§ **Extract provided**
****************************************

Well, then, why is the range substantially less in cold weather ? The 
charger nor the battery don't know the discharge rate while charging.

I understand that charging needs to be slower. But how does that affect 
capacity ?

As a matter of example, during 20F weather last december, I was getting 
20 miles range on the Leaf at full charge. Yesterday, charging while 
50F, I went 30 miles and still had about 1/3 bars left.

<< Annoyed by leaf blowers ? https://quietcleanseattle.org/ >>

------ Original Message ------
From: "Cor van de Water" <cor.vandewa...@gmail.com>
To: "Peri Hartman" <pe...@kotatko.com>; "Electric Vehicle Discussion 
List" <ev@lists.evdl.org>
Sent: 03-Apr-22 16:32:59
Subject: Re: [EVDL] kWh versus charging temperature

>Peri,
>It is the *speed*, not the *capacity* that suffers in very cold weather.
>Think of it as ions moving sluggish through the lattice that makes up
>the active material.

****************************************

§ **Dataset content**
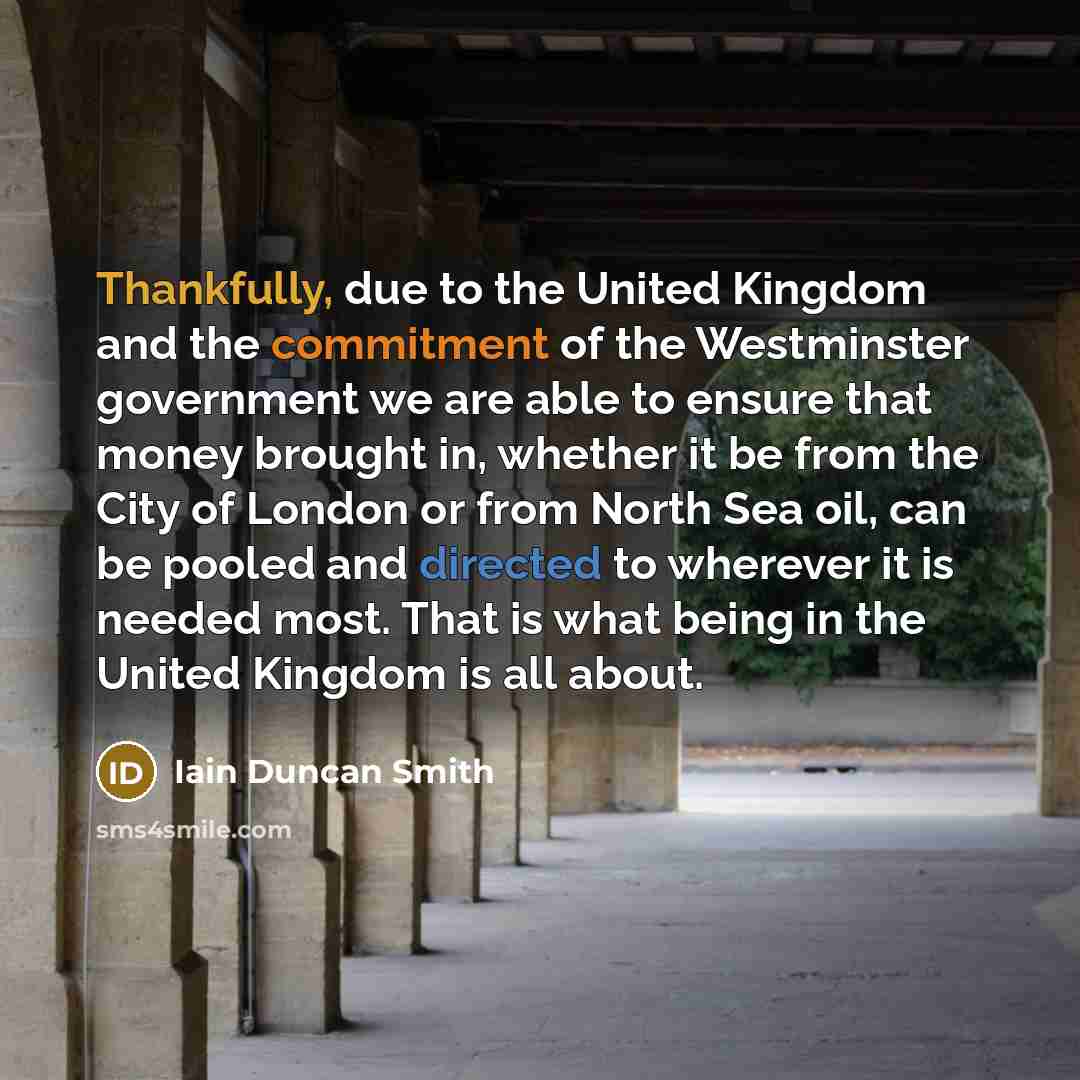 “Thankfully, due to the United Kingdom and the commitment of the Westminster government we are able to ensure that money brought in, whether it be from the City of London or from North Sea oil, can be pooled and directed to wherever it is needed most. That is what being in the United Kingdom is all…” quote by Iain Duncan Smith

****************************************

§ **Task brief**
Reproduce word for word the passage of the email about cold-weather driving range that starts at "As a matter" and ends at "1/3 bars left.".

§ **Output for this task**
As a matter of example, during 20F weather last december, I was getting 
20 miles range on the Leaf at full charge. Yesterday, charging while 
50F, I went 30 miles and still had about 1/3 bars left.